Assessment of bacterial growth and dissemination
Lungs and spleen were mechanically homogenized under sterile conditions. Organ homogenates were subjected serial 10-fold dilution and cultured at 37°C on Chapman medium to avoid growth of non-staphylococci bacteria. After a 48-hour incubation, colonies were counted and results expressed as log10 CFU per gram of organ. Bacterial colonies were identified by specific tests.
Histological analysis
Both lungs were removed and immediately placed in 4% formalin. Formalin-fixed tissues were processed, stained with hematoxylin and eosin, and then analyzed by microscopy.
Myeloperoxidase assay
The myeloperoxidase assay was performed as previously described [49]. Lungs were harvested, frozen in liquid nitrogen, and stored at −80°C. Lungs were mechanically homogenized on ice for 25 seconds in 1 ml of potassium phosphate (50 mM) with N-ethylmaleimide (10 mM). The homogenate was washed twice (centrifuged at 12,000×g for 30 min at 4°C), suspended in 1 ml of potassium phosphate buffer (50 mM) containing 0.5% of hexadecyl trimethylamonium, and sonicated on ice water for 180 seconds. Heat shock was performed for 2 hours at 60°C, and then samples were centrifuged at 12,000×g for 10 min. The H2O2-dependant oxidation of o-dianisidine was determined by measuring absorbance at 460 nm. Supernatant myeloperoxidase activity was normalized to lung weight.

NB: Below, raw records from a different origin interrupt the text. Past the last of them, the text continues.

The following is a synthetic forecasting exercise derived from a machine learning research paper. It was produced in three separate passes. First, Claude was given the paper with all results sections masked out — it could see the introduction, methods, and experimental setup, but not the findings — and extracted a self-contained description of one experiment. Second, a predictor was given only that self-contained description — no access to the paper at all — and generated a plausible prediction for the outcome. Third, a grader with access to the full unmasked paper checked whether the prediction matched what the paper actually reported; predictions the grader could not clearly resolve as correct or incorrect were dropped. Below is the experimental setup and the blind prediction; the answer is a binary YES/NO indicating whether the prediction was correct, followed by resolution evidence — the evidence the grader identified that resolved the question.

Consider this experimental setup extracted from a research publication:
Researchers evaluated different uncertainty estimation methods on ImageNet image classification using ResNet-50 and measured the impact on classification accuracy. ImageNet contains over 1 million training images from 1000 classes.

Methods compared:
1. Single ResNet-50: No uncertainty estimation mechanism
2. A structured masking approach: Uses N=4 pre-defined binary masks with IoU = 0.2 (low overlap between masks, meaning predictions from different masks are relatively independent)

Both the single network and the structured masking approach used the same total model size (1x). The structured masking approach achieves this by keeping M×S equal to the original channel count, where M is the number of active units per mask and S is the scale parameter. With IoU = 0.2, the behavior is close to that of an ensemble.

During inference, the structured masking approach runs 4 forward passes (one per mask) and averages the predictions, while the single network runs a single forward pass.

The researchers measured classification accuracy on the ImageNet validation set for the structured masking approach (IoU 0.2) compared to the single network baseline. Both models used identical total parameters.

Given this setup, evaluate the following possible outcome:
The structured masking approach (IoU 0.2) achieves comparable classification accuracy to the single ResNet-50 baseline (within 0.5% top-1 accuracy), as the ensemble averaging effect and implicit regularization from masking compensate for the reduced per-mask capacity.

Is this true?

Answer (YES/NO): NO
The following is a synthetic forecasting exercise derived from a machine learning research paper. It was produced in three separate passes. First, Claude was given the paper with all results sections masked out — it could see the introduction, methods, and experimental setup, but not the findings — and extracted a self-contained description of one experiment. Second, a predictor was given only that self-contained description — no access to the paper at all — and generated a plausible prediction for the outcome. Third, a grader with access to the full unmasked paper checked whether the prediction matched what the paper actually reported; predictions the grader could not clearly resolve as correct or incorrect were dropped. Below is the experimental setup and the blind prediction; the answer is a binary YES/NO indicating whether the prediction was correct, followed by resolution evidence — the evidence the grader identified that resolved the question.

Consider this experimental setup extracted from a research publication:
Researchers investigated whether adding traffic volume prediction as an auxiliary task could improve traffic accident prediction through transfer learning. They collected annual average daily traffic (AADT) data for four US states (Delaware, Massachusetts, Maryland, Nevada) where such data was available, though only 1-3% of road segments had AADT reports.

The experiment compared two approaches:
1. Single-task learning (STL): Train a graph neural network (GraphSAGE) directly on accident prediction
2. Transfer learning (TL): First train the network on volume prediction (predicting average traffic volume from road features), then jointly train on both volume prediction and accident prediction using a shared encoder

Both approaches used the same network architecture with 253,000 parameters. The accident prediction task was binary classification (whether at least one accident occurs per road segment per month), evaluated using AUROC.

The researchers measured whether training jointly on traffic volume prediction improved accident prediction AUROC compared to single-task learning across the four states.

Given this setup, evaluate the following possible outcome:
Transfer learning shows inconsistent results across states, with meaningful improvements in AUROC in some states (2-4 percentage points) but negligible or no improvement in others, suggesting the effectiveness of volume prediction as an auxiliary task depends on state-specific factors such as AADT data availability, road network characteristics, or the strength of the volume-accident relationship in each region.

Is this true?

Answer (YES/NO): NO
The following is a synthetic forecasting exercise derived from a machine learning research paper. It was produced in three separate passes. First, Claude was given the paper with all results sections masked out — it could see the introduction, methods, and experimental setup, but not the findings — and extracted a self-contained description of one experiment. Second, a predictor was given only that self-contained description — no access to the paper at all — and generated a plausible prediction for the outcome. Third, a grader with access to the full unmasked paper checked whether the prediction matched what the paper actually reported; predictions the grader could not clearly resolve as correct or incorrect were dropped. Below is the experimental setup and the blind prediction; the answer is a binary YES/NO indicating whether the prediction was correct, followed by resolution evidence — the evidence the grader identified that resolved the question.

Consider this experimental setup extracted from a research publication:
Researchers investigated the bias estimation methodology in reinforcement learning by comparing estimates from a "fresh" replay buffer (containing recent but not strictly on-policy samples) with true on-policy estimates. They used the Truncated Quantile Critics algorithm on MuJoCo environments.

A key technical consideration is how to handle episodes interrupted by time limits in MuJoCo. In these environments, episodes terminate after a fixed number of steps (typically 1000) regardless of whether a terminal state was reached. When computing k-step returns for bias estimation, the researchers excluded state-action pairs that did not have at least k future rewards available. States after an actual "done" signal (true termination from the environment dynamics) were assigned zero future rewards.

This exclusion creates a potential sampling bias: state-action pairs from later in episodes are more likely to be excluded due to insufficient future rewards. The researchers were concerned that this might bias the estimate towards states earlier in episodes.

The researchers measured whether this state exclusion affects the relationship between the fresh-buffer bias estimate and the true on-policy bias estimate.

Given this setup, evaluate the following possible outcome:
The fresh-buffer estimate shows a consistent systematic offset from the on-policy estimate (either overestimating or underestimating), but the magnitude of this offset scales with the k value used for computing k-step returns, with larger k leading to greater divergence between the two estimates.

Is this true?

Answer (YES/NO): NO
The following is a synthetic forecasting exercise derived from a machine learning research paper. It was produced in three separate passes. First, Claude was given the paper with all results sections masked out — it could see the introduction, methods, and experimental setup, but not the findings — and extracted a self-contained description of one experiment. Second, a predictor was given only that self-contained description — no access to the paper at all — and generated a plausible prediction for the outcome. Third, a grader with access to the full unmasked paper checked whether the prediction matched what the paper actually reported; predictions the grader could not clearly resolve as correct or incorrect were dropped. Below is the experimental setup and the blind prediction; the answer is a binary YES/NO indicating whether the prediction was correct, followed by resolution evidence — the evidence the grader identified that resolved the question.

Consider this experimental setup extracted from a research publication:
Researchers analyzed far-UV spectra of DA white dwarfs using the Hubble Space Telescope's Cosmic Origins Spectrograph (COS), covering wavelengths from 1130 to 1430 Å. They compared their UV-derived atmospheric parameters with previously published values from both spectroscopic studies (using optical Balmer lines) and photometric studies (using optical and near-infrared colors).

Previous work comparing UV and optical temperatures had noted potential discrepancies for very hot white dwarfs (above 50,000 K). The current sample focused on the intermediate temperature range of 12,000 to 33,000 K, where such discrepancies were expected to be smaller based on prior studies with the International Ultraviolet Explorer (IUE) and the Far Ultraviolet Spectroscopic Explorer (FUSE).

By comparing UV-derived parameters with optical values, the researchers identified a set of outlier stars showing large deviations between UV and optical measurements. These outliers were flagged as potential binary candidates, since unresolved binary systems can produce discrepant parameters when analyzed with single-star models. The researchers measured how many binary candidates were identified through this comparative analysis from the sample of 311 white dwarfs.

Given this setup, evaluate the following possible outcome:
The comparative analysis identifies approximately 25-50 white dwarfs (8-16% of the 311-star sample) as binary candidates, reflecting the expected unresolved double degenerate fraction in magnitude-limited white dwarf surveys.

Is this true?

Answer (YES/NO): YES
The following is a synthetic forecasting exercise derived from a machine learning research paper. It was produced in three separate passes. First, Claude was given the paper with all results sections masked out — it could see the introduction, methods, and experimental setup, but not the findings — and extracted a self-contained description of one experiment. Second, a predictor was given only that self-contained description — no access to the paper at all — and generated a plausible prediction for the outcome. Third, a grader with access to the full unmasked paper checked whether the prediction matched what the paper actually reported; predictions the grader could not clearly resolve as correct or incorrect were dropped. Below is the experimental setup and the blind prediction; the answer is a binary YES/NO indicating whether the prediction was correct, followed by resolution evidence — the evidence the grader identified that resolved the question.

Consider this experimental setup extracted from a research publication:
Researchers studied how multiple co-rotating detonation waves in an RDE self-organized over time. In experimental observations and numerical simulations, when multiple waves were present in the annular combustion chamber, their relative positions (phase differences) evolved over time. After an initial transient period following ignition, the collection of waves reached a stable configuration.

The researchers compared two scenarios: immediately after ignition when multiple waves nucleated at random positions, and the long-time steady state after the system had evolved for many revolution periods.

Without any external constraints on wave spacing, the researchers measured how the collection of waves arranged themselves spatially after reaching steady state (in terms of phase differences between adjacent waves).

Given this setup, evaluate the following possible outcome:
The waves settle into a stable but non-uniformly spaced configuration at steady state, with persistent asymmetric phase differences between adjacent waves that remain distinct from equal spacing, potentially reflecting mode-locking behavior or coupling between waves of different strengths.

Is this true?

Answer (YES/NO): NO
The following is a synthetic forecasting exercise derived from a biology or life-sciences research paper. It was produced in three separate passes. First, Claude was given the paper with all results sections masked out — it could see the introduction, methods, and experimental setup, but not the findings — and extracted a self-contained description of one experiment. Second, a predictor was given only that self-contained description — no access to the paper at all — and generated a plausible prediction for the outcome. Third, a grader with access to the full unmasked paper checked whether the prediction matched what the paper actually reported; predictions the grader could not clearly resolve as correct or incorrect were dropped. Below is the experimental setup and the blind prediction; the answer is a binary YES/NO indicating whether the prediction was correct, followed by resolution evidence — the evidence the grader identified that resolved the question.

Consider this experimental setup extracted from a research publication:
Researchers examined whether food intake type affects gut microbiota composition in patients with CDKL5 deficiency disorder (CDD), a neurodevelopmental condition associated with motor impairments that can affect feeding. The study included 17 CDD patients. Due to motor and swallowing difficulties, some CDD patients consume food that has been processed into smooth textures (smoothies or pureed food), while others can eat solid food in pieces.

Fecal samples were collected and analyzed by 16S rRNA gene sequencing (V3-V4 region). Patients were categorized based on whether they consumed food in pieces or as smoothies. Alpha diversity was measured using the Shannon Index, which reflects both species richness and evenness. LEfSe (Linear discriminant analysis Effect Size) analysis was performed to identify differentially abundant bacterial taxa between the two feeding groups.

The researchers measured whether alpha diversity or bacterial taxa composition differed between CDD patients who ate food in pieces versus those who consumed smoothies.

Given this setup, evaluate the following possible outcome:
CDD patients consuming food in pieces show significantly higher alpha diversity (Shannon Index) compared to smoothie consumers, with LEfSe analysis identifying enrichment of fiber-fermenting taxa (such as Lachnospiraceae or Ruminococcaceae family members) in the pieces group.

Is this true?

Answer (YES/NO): NO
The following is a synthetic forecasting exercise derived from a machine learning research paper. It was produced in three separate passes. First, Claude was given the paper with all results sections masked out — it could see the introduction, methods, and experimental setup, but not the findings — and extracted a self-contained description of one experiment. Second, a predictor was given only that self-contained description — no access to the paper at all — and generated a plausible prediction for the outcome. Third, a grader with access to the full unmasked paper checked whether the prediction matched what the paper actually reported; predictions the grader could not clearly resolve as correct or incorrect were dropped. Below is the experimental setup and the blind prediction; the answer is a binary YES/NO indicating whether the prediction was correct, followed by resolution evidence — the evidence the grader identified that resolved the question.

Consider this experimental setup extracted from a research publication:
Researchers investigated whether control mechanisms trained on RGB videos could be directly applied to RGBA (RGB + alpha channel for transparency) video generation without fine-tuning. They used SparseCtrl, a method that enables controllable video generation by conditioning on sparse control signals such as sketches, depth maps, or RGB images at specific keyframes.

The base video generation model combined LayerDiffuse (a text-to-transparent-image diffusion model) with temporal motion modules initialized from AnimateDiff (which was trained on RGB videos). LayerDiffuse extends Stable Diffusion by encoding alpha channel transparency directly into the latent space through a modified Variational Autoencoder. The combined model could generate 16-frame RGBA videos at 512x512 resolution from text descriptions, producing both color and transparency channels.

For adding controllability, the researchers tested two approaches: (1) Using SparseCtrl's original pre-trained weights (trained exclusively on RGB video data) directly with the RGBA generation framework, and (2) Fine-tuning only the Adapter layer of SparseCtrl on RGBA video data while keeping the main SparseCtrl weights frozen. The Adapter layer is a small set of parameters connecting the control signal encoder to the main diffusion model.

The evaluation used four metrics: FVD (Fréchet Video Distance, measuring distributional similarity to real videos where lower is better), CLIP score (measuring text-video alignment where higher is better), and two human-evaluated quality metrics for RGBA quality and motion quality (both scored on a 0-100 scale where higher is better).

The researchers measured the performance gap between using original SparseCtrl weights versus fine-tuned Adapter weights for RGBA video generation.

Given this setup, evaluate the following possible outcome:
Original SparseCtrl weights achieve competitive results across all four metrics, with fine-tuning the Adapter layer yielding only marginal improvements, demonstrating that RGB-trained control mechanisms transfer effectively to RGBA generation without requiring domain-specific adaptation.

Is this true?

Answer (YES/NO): NO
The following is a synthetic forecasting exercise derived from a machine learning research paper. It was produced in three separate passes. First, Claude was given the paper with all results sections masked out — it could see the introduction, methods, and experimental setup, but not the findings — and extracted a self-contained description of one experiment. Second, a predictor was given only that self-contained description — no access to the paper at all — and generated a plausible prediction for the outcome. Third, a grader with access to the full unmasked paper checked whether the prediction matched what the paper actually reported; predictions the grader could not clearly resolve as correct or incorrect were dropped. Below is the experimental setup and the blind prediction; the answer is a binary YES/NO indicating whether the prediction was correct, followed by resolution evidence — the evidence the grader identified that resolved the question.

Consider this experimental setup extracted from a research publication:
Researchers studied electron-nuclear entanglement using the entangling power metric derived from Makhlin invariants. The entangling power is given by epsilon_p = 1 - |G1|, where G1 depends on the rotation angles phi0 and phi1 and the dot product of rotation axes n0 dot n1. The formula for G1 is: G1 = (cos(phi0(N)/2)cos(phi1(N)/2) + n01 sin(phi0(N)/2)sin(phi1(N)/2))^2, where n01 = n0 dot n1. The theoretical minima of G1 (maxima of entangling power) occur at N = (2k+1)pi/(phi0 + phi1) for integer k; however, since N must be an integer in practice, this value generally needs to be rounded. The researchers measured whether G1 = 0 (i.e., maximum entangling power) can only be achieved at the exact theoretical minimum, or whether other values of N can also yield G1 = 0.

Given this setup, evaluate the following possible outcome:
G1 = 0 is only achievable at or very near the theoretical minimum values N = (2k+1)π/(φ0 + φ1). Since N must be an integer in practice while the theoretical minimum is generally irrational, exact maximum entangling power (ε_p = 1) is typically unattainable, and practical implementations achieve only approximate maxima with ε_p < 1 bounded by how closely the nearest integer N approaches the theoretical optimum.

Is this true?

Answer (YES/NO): NO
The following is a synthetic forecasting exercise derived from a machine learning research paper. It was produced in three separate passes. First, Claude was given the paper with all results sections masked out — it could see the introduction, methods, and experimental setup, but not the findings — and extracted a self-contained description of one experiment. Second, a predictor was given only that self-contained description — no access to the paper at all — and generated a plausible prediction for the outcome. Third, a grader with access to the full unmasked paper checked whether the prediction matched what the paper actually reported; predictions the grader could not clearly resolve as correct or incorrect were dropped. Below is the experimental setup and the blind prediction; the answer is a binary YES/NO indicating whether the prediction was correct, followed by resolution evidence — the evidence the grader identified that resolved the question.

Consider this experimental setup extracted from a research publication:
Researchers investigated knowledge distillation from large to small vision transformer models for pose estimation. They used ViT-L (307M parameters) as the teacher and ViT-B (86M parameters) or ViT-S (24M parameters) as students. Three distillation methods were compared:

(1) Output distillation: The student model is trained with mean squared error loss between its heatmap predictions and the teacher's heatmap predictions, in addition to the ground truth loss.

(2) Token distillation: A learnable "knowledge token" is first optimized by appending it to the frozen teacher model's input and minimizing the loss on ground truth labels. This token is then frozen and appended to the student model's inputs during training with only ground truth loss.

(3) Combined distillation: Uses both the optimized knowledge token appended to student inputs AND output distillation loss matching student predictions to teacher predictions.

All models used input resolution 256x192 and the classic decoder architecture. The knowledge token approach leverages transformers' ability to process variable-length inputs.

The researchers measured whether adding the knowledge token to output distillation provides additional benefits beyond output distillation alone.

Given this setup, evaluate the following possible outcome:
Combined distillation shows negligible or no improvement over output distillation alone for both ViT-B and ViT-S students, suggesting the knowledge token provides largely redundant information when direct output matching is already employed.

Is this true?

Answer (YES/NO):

Lung endothelial permeability
The lung endothelial permeability assay was performed as previously described [48]. Mice were given a 2-mg intraperitoneal injection of fluorescein isothiocyanate (FITC)-conjugated albumin (Sigma, Lyon, France). After 2 hours, the lungs were harvested, mechanically homogenized in 1 ml of isotonic saline, and then centrifuged at 4000×g for 10 min. Blood was collected via right ventricular puncture and centrifuged at 4,000×g for 10 min. FITC-albumin was measured in 100-µl supernatant aliquots obtained from lung homogenates and blood by fluorometry at 480 nm. Lung endothelial permeability was calculated according to the validated equation: (see Table S1).
Preparation of lung homogenate for enzyme-linked immunosorbent assay
Enzyme-linked immunosorbent assay (ELISA) analysis of lung homogenates was performed as previously described [49]. Immediately after removal, weighed lung samples were mechanically homogenized in cold lysis buffer (1× phosphate buffered saline [PBS, pH 7.4], 0.1% Triton X-100) containing 1 mM protease inhibitor cocktail (Sigma). Homogenates were centrifuged at 12,000×g for 20 min at 4°C. Supernatant was then collected and stored at −80°C until analysis. Protein concentration in each sample was determined using the BCA™ protein assay kit, according to manufacturer's instructions (Pierce, Rockford, IL. United States).
Cell cultures for LPS reactivity assessment
LPS reactivity of cell cultures was assessed as previously described [46], [50]. Monocyte cytokine secretion was induced in whole blood culture by LPS. Briefly, blood samples were diluted 1∶5 in RPMI-1640 medium (Laboratoire de Biotechnologies, Reims, France) supplemented with 100 U ml−1 penicillin (Panpharma, Fougères, France) and 100 µg ml−1 streptomycin (Sigma). The diluted blood was cultured in 24-well plates (500 µl per well) with or without LPS (E. coli O111:B4, 10 µg/ml; Sigma) in a 5% CO2 incubator for 24 hours at 37°C. Supernatants were collected by centrifugation at 12,000×g for 2 min and stored at −80°C before cytokine determination by ELISA.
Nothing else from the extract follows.